Cathy Doederlein, director of internships and external relationships, works in Career Services, a student service that is in the process of moving its offices within the same suite of the Campus Life Building.

Doederlein said conversations about the move started when the administration reached out to her department in September. She said Career Services received detailed documents about the next steps in the project in November and December.

“It’s still very much in the working stages, so there’s been communication going on all through the semester among administration and leadership as well as within the leadership of the individual offices to discuss every office’s individual needs and what their best outcome would be,” Doederlein said.

Doederlein said some offices are seeing minor changes, being moved within their existing suites or to adjacent suites in the Campus Life Building, while some, like the Disability Resource Center and the CHANCE program office, are being moved from a different building. She said she expects the Career Services office will complete its relocation by the end of spring break.

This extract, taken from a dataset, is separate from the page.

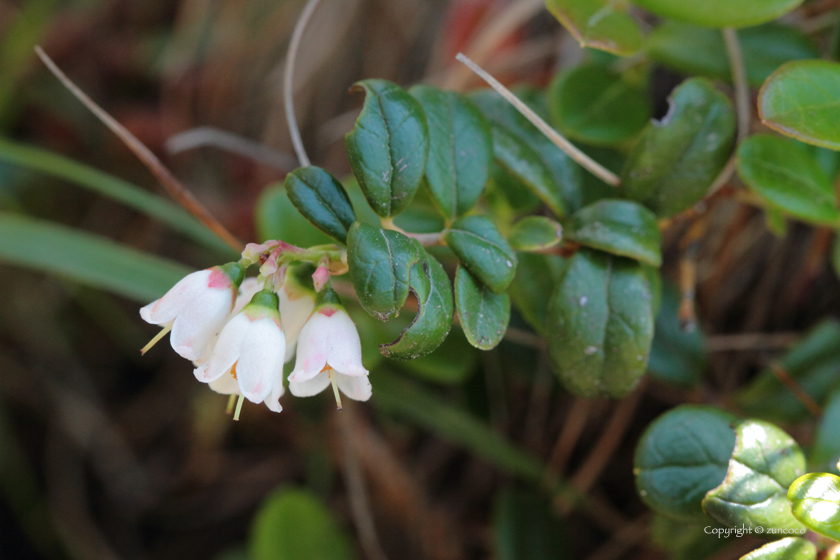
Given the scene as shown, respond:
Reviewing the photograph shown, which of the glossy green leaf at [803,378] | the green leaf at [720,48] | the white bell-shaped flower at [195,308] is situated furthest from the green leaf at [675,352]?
the white bell-shaped flower at [195,308]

Kersh said she and Mike Stang, assistant vice president of student affairs, were tasked with creating a set of goals for how to decide where each office should be moved. She said the three goals they set were to move departments in a way that would facilitate collaboration, to account for student access to key services and to identify welcoming, accessible spaces that prompted meaningful interactions and a sense of community.

Kersh said some offices were already located in suites that aligned with the goals they set, while others needed to move to locations where they would be able to collaborate more easily with different offices.

Kersh said the relocation of student service offices ties into the Strategic Enrollment Management Plan because a big part of it is thinking about how to enhance the student experience.

“We wanted to provide a space for students who might not know exactly where to go, don’t know the university or have multiple, complex needs,” Wesener Michael said.